Le recrutement des salles de marché est maintenant international, beaucoup d’étudiants ont fait des séjours à l’étranger et ont montré qu’ils étaient capables de s’intégrer dans une autre culture. Ce qui fait souvent la différence, ce n’est pas d’être au courant du dernier modèle de courbe des taux ou du dernier article d’Econometrica, c’est tout simplement la capacité à prendre du recul et de la hauteur et de se mettre au niveau des gens qui vous écoutent. Il y a un jeu répandu dans le cadre des recrutements des graduates: on demande à huit candidats qui ne se connaissent pas de construire ensemble une sorte de circuit avec des legos, l’exercice est minuté. Les candidats sont souvent obnubilés par le temps qui s’écoule, alors que l’objectif du test est de les voir interagir. Dans la majorité des cas, l’étudiant français sortant d’une grande école reste prostré durant les deux tiers du temps à la recherche de la solution parfaite. Souvent, il la trouve, mais trop tard….

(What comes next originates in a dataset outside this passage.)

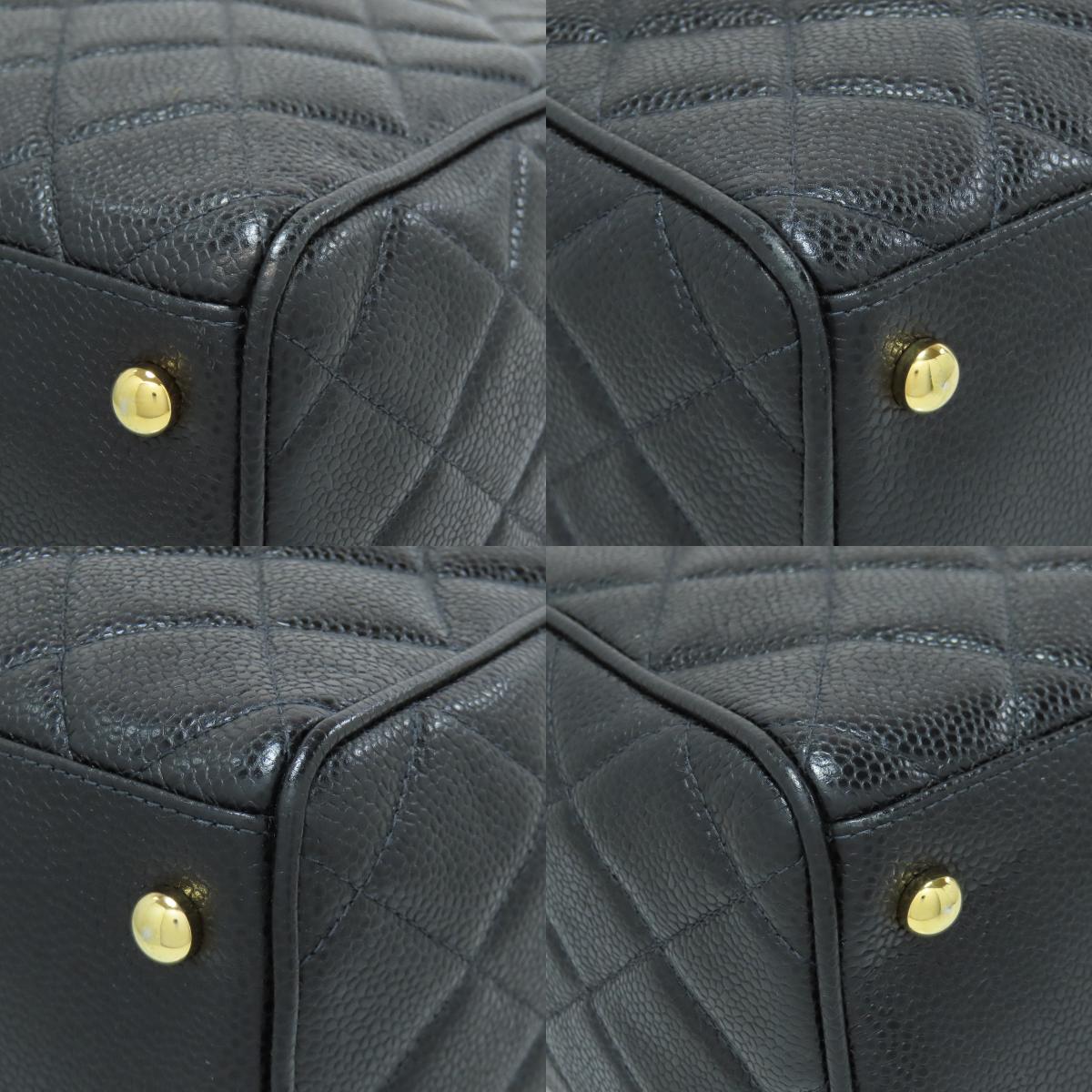 CHANEL Matelasse COCO Mark GoldHardware Boston bag Grained Calfskin Skin Ladies [Used]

On cherche plutôt des gens qui soient capables de trouver en groupe une solution à un problème, ou au moins qui soient capables d’expliquer pourquoi d’autres font fausse route. Il y a enfin une autre chose qui m’étonne souvent dans le cadre des entretiens: c’est le peu de gens qui ont des avis sur les grands sujets du monde, on peut être en désaccord, mais encore faut-il avoir un avis. J’ai souvent peur quand un candidat de 25 ans me dit que toute sa vie, il a rêvé de travailler dans une salle de marché et qu’il fait partie d’un club d’investissement depuis sa plus tendre enfance.

Pour finir, si je devais donner des conseils aux étudiants de l’ENSAE, c’est bien évidemment de prendre du bon temps et de profiter de leur vie d’étudiant. C’est un moment extraordinaire pour s’ouvrir au monde et se cultiver. Il faut faire confiance à ses intuitions et à ses passions. Ne pas hésiter à se remettre en question et à changer de métier. Toutes les expériences enrichissent et sont finalement mises en valeur. Dans mon cas, le fil rouge a été mon intérêt pour la macroéconomie et mon penchant pour la pédagogie, ce qui n’est pas évident dans une salle de marché. L’ENSAE est un lieu éclectique dans ses enseignements, il faut en profiter et s’ouvrir à d’autres matières et à d’autres sujets. Il faut garder à l’esprit qu’obtenir un diplôme ne sert que très peu de temps, ce qui compte c’est ce dont chacun est capable, et son esprit d’ouverture.